Black History Month: Garrett Morgan, creator of the modern traffic signal

Black History Month: Garrett Morgan, creator of the modern traffic signal

Garrett Morgan

(1877—1963) Inventor

Traffic lights stand out conspicuously in every civilized country in the world. The man responsible for making the modern traffic signal is Garrett Morgan.

After witnessing a collision between an automobile and a horse-drawn carriage, Morgan took his turn at inventing a traffic signal. He wasn’t the first inventor to do this; however, he did receive a patent in 1923 for a manual traffic-management device that could be manufactured cheaply.
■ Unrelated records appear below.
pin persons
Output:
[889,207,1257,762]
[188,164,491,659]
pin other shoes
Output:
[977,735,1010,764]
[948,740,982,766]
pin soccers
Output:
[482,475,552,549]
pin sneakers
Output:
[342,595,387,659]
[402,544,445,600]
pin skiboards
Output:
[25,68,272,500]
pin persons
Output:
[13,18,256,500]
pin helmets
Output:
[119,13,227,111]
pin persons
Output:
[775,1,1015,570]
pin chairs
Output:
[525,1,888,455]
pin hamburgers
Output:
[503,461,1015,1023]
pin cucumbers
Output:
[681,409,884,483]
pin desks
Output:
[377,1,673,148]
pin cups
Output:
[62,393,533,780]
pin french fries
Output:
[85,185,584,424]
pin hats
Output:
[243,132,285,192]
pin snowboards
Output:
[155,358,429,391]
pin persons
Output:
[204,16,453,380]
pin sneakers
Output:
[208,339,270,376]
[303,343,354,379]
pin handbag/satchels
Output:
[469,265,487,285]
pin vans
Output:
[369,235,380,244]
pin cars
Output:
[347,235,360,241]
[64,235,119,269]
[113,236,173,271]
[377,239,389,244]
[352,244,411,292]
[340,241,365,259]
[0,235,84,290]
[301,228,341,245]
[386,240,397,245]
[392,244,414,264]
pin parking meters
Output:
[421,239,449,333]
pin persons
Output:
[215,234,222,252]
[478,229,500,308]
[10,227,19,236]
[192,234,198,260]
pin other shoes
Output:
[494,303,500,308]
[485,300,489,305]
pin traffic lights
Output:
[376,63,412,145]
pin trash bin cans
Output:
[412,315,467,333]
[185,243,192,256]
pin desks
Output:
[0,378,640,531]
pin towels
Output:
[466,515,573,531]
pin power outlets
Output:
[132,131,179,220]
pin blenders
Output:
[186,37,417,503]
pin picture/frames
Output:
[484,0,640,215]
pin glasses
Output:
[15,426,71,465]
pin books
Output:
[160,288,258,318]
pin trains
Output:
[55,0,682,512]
It was a T-shaped pole unit that featured three positions: Stop, go and an all-directional stop position.

Morgan sold the rights to his traffic signal to the General Electric Corp. for $40,000. His invention was used throughout North America until it was replaced by the automatic red-, yellow- and green-light traffic signals now used around the world.

Morgan also perfected another life-saving device that is used all over the world and even now by our troops in Iraq and Afghanistan: the gas mask.

Morgan patented a safety hood and smoke protector in 1914. Two years later, he made national news when he used his gas mask to personally rescue 32 men trapped in a tunnel beneath Lake Erie. The publicity sold the safety hood to firehouses across the United States. Some historians cite the Morgan’s design as the basis for early U.S. Army gas masks used during World War I.

Morgan died on Aug. 27, 1963, at the age of 86. Shortly before his death, he was awarded a citation for his traffic signal by the United States government.